### PASSAGE FOR REVIEW

Zebrafish TMEM47 is an effective blocker of IFN production during RNA and DNA virus infection

Abstract

ABSTRACT Mitochondrial antiviral signaling protein (MAVS) and stimulator of interferon (IFN) genes (STING) are crucial factors of IFN induction in RNA and DNA viral infections. However, unrestricted IFN was harmful to the host by causing cytokine storm. Here, we report that zebrafish transmembrane protein 47 (TMEM47), an IFN-negative regulator in fish, represses IFN expression stimulated by both spring viremia of carp virus (SVCV) and cyprinid herpesvirus 2, which represent RNA and DNA viruses, respectively. The mRNA level of tmem47 was rapidly upregulated during RNA and DNA virus infection. Overexpression of TMEM47 significantly blocked SVCV- and CyHV-2-mediated IFN induction, whereas knockdown of tmem47 promoted ifn transcription under these viral infections. Furthermore, TMEM47 interacted with MAVS and STING, which are considered as key factors for IFN induction during RNA and DNA viral infection. Mechanistically, both MAVS and STING were degraded by TMEM47 in an autophagy-lysosome-dependent manner, and the autophagy factor autophagy-related gene 5 (ATG5) was essential for this process. Finally, at the cellular level, MAVS- and STING-mediated antiviral capacities were significantly suppressed by TMEM47. Taken together, our results demonstrate that zebrafish TMEM47 acts as a brake to inhibit IFN production in both RNA and DNA viral infections. IMPORTANCE Mitochondrial antiviral signaling protein (MAVS) and stimulator of interferon (IFN) genes (STING) are key adaptor proteins required for innate immune responses to RNA and DNA virus infection. Here, we show that zebrafish transmembrane protein 47 (TMEM47) plays a critical role in regulating MAVS- and STING-triggered IFN production in a negative feedback manner. TMEM47 interacted with MAVS and STING for autophagic degradation, and ATG5 was essential for this process. These findings suggest the inhibitory function of TMEM47 on MAVS- and STING-mediated signaling responses during RNA and DNA virus infection.

######

WHAT THE EXERCISE ASKS –
In the zebrafish TMEM47 abstract above, which autophagy factor is described as essential for TMEM47's breakdown of MAVS and STING?

### RECORD EXTRACTS

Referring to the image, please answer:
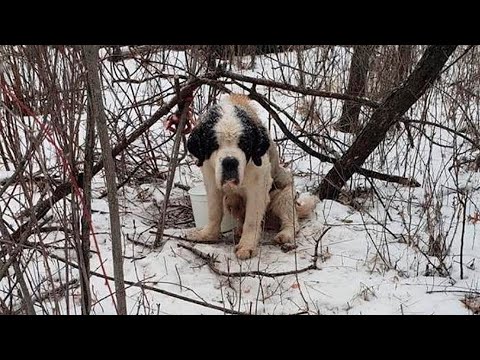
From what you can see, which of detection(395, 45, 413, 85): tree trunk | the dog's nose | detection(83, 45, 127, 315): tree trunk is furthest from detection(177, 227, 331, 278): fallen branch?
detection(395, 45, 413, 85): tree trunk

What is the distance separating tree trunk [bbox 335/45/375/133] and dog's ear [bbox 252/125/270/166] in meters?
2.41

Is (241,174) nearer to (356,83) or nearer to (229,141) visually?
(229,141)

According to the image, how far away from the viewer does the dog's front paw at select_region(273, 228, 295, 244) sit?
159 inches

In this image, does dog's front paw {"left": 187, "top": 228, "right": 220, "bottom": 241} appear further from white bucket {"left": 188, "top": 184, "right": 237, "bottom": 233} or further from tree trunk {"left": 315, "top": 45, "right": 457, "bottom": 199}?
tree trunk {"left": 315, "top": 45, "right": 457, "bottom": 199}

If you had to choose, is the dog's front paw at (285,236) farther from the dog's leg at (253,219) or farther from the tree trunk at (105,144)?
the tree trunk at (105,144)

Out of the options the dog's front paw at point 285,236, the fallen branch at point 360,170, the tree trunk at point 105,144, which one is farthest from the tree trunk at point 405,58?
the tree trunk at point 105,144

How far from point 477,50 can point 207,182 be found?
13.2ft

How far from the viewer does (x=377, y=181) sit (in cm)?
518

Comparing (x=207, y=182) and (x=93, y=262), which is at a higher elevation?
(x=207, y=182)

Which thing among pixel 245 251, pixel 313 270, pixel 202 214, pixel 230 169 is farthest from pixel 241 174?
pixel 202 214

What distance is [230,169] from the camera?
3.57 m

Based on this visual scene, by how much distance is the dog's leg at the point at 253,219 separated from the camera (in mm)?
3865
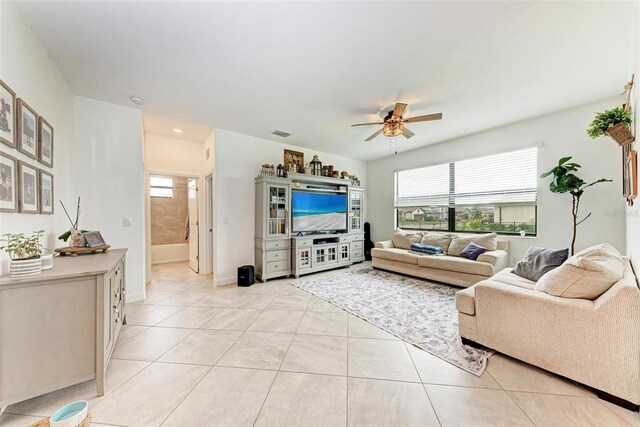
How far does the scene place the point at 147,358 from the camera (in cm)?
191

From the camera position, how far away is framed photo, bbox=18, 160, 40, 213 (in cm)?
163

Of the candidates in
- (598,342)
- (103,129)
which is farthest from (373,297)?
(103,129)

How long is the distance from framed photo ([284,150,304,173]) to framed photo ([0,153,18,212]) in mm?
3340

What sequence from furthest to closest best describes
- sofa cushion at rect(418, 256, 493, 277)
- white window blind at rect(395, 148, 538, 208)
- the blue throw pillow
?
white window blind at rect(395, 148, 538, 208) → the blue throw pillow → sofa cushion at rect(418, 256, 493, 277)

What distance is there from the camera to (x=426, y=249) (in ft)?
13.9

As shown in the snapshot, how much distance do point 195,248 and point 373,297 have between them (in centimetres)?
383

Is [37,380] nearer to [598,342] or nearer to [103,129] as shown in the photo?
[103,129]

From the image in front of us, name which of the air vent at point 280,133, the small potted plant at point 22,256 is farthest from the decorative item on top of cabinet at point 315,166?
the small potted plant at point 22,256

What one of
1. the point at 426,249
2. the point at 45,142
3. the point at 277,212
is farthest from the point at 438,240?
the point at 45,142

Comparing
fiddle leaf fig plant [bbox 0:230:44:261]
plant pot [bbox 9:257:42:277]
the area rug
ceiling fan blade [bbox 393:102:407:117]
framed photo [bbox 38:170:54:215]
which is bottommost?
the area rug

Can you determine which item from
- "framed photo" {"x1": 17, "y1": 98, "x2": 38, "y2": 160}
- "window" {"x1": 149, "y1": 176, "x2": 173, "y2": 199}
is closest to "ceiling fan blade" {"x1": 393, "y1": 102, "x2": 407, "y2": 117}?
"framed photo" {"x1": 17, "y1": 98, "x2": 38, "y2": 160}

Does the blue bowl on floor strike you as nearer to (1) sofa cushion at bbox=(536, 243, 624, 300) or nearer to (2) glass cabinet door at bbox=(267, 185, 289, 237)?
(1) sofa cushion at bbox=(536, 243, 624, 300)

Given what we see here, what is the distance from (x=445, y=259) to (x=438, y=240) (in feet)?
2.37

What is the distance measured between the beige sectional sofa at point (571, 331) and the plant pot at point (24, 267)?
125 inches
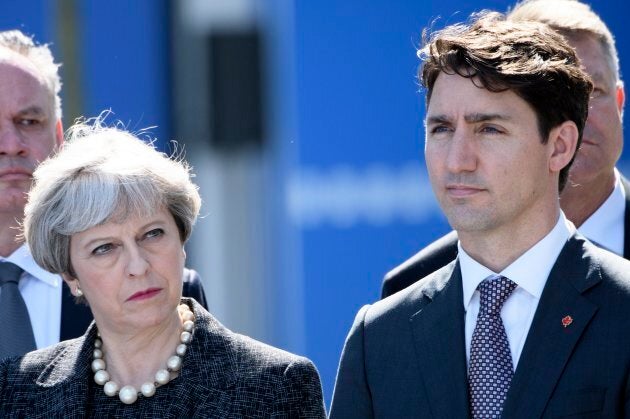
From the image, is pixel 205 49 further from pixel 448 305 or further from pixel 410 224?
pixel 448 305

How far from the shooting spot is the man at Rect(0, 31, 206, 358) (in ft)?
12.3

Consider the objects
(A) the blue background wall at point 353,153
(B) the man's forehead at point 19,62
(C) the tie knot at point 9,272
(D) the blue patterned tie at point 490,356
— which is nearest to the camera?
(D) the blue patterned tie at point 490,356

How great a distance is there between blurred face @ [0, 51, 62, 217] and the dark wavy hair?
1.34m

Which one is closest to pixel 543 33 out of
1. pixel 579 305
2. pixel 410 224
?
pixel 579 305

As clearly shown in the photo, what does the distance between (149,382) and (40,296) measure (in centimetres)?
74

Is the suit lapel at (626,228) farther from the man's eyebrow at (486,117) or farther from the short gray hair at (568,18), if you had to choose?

######

WRITTEN ANSWER –
Autophagy-related gene 5 (ATG5).